Quite the opposite, if I understand the concept. It's more trying to apply the kinds of optimizations that a human would make when reasoning about how a program actually runs. When we read code, we often think "Oh, I get it - it's just trying to do X." A good supercompiler would just emit the code to do X.
I can see this coming up when you, say, make library calls in certain ways that don't need the full functionality of the algorithms. Maybe one paramater is fixed, or the sequence of the calls is really to achieve something else.
I'm currently reading through it. I find it useful to forget the term "supercompiler," since that implies to me a "meta-compiler," which I don't think is an accurate way of describing the technique. This could be incorporated into a regular compiler, you'd just want this as the first optimization phase. (I think.)
Thanks for going through it; I'd honestly like a less researchery article than that one to read. That wasn't my field when I was a researcher, and I'm not particularly interested in wading through articles written for a academic audience which may or may not allow me to draw the correct conclusions from trying to read through it.
"Yet another optimizer phase" is what I'm readying here.
Except I've only made it through the introduction, and I'm still not clear on whether or not their technique implies a compile, execute, profile, re-compile cycle.
One major difficulty with academic articles is that they have to "sell" their contribution in order to get the paper accepted. This entails taking the approach to its logical extension, and talking up the impact it can potentially have. Otherwise, reviewers may reject it for not being novel enough. But, this sort of approach is often detrimental to understand what, exactly, the researchers actually did. I know that when I read a research paper, there's often an "aha" moment when I realize "Oh, they just took XYZ and did ABC to it" which can either be followed up with "that's lame" or "that's neat!"
I'm pretty certain its role is that of a transformer from programs in an intermediate language to optimized programs in that same intermediate language. Hence, a pipeline internal to a compiler.
The use of the word "traces" may be the source of your confusion in light the rise of tracing JITs (there that actually execute a program). I think a better word would be "abstract interpretation".

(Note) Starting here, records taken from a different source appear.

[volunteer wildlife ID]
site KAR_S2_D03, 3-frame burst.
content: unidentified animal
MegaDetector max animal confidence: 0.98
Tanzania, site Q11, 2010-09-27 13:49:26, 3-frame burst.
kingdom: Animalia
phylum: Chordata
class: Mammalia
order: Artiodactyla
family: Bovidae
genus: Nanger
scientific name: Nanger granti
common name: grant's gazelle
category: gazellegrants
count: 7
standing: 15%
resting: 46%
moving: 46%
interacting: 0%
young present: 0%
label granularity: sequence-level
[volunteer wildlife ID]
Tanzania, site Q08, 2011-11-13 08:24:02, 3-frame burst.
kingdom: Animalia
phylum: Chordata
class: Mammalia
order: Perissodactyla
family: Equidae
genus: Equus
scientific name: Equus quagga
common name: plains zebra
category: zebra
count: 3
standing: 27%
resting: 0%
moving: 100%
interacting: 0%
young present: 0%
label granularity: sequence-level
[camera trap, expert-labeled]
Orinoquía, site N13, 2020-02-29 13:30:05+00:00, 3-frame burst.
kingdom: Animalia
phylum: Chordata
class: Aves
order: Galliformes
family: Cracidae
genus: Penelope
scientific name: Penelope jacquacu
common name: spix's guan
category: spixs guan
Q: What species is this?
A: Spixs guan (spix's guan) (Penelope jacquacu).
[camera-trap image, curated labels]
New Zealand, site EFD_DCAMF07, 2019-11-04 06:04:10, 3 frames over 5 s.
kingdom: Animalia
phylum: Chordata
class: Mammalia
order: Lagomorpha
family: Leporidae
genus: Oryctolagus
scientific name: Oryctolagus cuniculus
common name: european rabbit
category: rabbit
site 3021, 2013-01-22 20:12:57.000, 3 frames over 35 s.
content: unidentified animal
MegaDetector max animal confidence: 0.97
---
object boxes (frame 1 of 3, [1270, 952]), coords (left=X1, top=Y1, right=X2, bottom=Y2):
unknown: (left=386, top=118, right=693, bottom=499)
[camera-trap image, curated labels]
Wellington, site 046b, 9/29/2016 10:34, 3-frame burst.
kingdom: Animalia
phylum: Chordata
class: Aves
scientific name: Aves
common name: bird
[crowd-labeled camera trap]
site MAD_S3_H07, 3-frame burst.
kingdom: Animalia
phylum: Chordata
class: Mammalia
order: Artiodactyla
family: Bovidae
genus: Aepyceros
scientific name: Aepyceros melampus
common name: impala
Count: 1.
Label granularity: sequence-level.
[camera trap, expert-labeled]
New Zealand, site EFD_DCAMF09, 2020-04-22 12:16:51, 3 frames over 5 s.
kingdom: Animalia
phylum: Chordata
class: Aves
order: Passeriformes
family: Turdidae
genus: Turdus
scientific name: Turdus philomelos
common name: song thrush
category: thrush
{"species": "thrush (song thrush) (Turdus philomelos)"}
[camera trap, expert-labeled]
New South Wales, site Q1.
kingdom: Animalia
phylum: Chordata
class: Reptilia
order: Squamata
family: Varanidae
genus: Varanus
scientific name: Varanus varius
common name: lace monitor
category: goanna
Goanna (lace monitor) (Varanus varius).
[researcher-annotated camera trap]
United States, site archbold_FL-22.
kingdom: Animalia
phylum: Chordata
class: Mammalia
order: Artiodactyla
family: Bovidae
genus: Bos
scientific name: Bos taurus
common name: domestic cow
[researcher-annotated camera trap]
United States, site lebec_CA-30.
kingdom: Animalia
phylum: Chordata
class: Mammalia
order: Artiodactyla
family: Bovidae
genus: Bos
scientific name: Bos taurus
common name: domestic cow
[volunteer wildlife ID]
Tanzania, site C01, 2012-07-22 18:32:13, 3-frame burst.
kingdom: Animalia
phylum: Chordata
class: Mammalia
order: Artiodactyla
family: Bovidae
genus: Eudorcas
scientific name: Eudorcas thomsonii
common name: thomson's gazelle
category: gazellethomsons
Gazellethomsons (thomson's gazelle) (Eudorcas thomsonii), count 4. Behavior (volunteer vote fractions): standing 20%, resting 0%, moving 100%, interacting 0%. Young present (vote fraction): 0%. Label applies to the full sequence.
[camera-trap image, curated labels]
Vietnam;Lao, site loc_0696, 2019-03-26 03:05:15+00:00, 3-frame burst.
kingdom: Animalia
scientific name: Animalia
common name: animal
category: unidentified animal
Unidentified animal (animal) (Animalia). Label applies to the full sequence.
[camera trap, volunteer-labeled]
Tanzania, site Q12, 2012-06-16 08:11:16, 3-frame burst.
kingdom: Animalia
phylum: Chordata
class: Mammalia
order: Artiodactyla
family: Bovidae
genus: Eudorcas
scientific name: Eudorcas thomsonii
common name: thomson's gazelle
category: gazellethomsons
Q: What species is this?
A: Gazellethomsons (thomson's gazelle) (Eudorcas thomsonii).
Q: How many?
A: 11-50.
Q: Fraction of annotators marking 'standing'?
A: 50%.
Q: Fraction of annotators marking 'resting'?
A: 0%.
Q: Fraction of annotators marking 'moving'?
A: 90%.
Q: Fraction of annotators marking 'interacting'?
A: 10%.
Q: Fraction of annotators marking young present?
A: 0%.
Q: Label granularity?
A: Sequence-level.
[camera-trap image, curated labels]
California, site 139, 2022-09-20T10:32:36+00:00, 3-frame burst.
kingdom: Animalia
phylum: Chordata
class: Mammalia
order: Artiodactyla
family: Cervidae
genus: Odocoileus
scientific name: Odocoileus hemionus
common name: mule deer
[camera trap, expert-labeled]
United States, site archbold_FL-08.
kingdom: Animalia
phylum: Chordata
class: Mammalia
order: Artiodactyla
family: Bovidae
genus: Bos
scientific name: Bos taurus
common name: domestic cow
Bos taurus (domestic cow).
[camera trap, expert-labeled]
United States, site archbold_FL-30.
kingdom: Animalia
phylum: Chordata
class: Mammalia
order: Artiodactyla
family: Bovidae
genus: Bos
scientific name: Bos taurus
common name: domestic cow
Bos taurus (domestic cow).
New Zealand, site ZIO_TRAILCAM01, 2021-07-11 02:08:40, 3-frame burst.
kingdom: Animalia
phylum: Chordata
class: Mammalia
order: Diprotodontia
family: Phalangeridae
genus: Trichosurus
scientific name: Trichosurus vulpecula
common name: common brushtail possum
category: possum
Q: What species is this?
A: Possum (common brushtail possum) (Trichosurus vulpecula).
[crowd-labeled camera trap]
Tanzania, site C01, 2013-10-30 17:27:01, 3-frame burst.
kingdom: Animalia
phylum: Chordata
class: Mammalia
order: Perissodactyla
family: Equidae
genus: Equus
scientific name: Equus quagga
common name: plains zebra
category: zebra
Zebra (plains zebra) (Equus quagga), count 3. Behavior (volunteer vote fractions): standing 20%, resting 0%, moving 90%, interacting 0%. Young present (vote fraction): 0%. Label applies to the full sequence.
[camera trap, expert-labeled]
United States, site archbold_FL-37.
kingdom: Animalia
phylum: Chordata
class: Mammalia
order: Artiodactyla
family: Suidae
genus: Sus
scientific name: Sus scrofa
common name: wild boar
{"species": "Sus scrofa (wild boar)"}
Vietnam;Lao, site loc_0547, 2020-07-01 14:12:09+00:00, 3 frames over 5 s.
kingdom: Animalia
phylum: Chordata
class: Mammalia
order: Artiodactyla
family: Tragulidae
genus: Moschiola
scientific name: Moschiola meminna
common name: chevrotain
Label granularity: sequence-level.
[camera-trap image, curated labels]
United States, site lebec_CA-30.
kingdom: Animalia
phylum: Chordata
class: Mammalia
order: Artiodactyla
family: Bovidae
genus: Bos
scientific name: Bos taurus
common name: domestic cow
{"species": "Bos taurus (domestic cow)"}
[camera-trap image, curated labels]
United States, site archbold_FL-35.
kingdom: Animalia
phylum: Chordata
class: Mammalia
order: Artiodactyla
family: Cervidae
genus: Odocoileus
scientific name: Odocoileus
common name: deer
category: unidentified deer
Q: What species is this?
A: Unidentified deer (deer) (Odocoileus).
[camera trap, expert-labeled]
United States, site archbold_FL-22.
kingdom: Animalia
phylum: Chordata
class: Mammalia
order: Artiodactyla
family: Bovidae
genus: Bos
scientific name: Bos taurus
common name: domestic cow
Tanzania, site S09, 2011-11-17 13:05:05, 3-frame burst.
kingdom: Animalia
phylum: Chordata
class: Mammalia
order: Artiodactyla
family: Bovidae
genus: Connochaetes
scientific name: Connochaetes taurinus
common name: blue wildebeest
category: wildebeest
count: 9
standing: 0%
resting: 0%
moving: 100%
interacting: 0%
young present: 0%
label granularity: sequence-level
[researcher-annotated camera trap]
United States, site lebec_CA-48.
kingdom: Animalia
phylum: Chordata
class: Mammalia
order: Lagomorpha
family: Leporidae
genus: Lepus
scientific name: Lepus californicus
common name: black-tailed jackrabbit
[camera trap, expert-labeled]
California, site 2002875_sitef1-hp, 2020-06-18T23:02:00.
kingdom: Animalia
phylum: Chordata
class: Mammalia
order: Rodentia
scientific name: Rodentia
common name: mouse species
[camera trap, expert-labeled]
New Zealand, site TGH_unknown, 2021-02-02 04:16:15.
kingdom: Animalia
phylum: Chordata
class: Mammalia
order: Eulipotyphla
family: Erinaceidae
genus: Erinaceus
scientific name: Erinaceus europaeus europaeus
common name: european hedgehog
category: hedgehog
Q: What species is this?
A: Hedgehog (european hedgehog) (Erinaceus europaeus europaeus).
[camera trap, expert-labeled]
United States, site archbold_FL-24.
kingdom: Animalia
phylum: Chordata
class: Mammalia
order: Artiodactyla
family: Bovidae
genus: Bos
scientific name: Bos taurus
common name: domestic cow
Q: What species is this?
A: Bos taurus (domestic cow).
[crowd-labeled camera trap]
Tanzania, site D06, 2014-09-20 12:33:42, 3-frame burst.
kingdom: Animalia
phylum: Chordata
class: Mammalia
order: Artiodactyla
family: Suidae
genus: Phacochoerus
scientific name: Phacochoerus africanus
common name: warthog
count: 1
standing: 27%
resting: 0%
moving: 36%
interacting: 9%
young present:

These are the passages from the intro that made me say that:
"So a supercompiler does not transform the program by steps; it controls and observes (SUPERvises) the running of the machine that is represented by the program; let us call this machine M,. In observing the operation of M1, the supercompiler COMPILES a program which describes the activities of M1, but it makes shortcuts and whatever clever tricks it knows in order to produce the same effect as M1, but faster."
"A supercompiler would run M, in a general form, with unknown values of variables, and create a graph of states and transitions between possible configurations of the computing system. However, this process (called driving) can usually go on infinitely."
This implies, to me, a compile, execute, profile, re-compile cycle. But, that conflicts with the understanding of the technique that I described above. If that does not describe a compile, execute, profile, re-compile cycle, then I'd like to know both what, exactly, the author meant by the above, and why he chose to phrase it as such.
Keep in mind the date (and origin) of the paper -- expect some vocabulary mismatches.
In particular: "run M, in a general form, with unknown values of variables" would probably be called abstract interpretation today.
(I'm only fudging because I haven't read the rest yet myself. :)
Edit to add something I forgot to mention, but should: There's a(t least one) useful PDF of slides in the repository from the originally linked project.
I did go through that, in something of a hurry -- it walked through the rewriting of a naive function to append 3 lists [ app3(a,b,c) = app2(app2(a,b),c) ]into one that executes with a single pass.
I don't think it has much to do with human-readability; but rather with:
- automatically finding and applying optimizations
- with a general approach, rather than a big database of hard-coded optimizations.
I'm not sure how (or how well) it all works, though... but it's the sort of thing I find interesting, so here's hoping for some free time sooner or later. ;)
If it's "yet another thing I run after I am done writing code" that's just a optimizer IMO, not a different sort of thing.
If it actually changes the code I have written, and then leaves it in that state for some reason 1> I want to know about that and 2> I want to know about if the trade offs of using it are worth it for the payments we make via reduced readability and malleability.
I can see this coming up when you, say, make library calls in certain ways that don't need the full functionality of the algorithms. Maybe one paramater is fixed, or the sequence of the calls is really to achieve something else.
The original paper is freely available off of citeseer, "The Concept of a Supercompiler": http://citeseer.ist.psu.edu/viewdoc/download;jsessionid=B373...
I'm currently reading through it. I find it useful to forget the term "supercompiler," since that implies to me a "meta-compiler," which I don't think is an accurate way of describing the technique. This could be incorporated into a regular compiler, you'd just want this as the first optimization phase. (I think.)